El capítulo 21 del evangelio de san Lucas, recoge unas palabras tremendas del Señor anunciando la destrucción del Templo de Jerusalén. Y, junto a ello, Jesús responde a las preguntas que le hacen sobre las señales de los últimos tiempos, avisando a los Apóstoles de los males que precederán a esos momentos. Aparte de los signos en la tierra y en los cielos, les advierte que serán perseguidos por culpa de su Nombre y acusados ante reyes y gobernadores. Pero no deben asustarse; al revés, será una ocasión excelente para dar testimonio del Evangelio. Además, el Espíritu de Dios les dará una sabiduría más poderosa que todos sus adversarios.

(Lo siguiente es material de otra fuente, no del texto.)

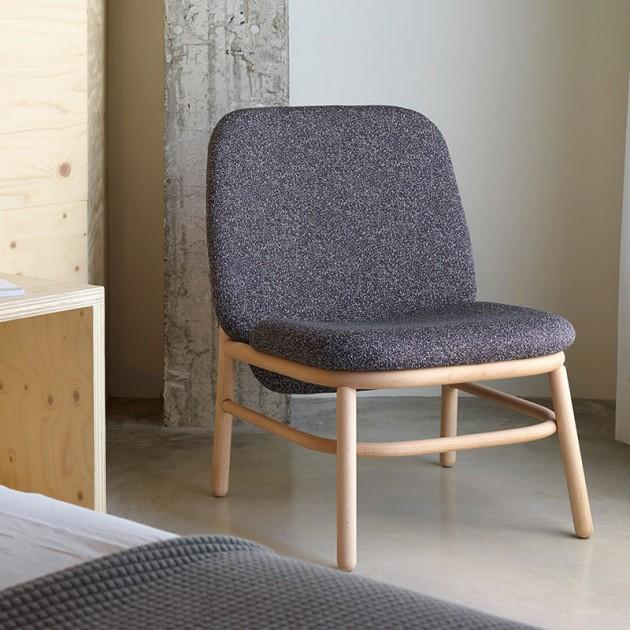 habitacin con sillon lana respaldo alto madera de Ondarreta en Moises Showroom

Las palabras de Cristo se pueden aplicar a cualquier siglo. De entonces a aquí, no han faltado guerras y desgracias, ni tampoco persecuciones a los cristianos. En estos comienzos del tercer milenio, parece que estas persecuciones van a más, al menos en algunos países. No debemos perder la confianza en Dios: “Ni un cabello de vuestra cabeza perecerá”. Lo cual no debe entenderse solo del perecer material, como se ve en el caso de los mártires, sino en un perecer para la vida eterna: para la salvación conseguida por Jesucristo para nosotros.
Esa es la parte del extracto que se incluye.